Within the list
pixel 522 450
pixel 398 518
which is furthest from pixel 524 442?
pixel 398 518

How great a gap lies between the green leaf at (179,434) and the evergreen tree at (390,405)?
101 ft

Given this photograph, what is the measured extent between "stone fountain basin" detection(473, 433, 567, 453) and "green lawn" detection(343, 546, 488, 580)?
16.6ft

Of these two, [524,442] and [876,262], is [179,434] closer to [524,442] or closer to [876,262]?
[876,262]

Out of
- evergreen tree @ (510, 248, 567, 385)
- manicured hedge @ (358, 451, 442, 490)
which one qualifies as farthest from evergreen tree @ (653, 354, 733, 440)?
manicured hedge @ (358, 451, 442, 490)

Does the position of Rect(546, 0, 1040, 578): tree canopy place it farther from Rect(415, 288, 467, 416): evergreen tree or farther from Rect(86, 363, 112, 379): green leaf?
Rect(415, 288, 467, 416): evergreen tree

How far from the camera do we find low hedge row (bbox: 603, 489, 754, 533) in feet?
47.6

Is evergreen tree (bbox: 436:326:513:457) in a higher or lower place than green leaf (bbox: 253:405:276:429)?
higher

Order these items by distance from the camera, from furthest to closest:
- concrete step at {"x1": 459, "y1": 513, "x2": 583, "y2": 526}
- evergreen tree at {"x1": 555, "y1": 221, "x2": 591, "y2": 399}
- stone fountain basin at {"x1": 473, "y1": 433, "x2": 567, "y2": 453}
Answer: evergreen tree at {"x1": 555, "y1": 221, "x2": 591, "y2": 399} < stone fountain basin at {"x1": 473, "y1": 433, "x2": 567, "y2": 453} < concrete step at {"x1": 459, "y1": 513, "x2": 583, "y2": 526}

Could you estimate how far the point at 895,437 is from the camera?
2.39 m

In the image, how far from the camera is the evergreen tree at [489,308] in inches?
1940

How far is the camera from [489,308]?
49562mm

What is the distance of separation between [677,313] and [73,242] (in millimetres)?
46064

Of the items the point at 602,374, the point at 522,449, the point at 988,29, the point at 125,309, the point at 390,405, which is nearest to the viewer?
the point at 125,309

§ **Requirement**: Can you write out all the items above again, substituting "maple leaf" for "green leaf" and leaving everything else the same?

§ **Reply**:
Within the list
pixel 522 450
pixel 398 518
which is furthest from pixel 524 442?
pixel 398 518

How great a gap lies between the maple leaf at (179,434) and the evergreen tree at (390,405)?
101 ft

Given this photograph, what is the measured extent between "stone fountain basin" detection(473, 433, 567, 453) and "green lawn" detection(343, 546, 488, 580)?
16.6ft

Of these two, [524,442] and [876,262], is [179,434] closer to [524,442] or closer to [876,262]?
[876,262]

Out of
- evergreen tree @ (510, 248, 567, 385)
- manicured hedge @ (358, 451, 442, 490)
which one qualifies as farthest from evergreen tree @ (653, 354, 733, 440)?
manicured hedge @ (358, 451, 442, 490)

Does the position of Rect(546, 0, 1040, 578): tree canopy place it farther from Rect(415, 288, 467, 416): evergreen tree or farther from Rect(86, 363, 112, 379): maple leaf?
Rect(415, 288, 467, 416): evergreen tree

How far from the camera do we find low hedge row (bbox: 603, 489, 754, 533) in feet?
47.6

Is evergreen tree (bbox: 436:326:513:457) in a higher or lower place than maple leaf (bbox: 253:405:276:429)?
higher

Order these items by distance from the camera, from furthest to closest:
- concrete step at {"x1": 459, "y1": 513, "x2": 583, "y2": 526}
- evergreen tree at {"x1": 555, "y1": 221, "x2": 591, "y2": 399}
- stone fountain basin at {"x1": 473, "y1": 433, "x2": 567, "y2": 453}
Answer: evergreen tree at {"x1": 555, "y1": 221, "x2": 591, "y2": 399} < stone fountain basin at {"x1": 473, "y1": 433, "x2": 567, "y2": 453} < concrete step at {"x1": 459, "y1": 513, "x2": 583, "y2": 526}

Could you estimate how far the point at 895,437 is from the camera?
2.39 m

In the image, how far from the camera is the evergreen tree at [489,308] in inches?
1940

How far is the camera from [489,308]?
49562mm

What is the distance of separation between [677,313] and [73,242] (in millimetres)?
46064

Of the items the point at 602,374, the point at 522,449, the point at 988,29, the point at 125,309, the point at 390,405, which is nearest to the viewer?
the point at 125,309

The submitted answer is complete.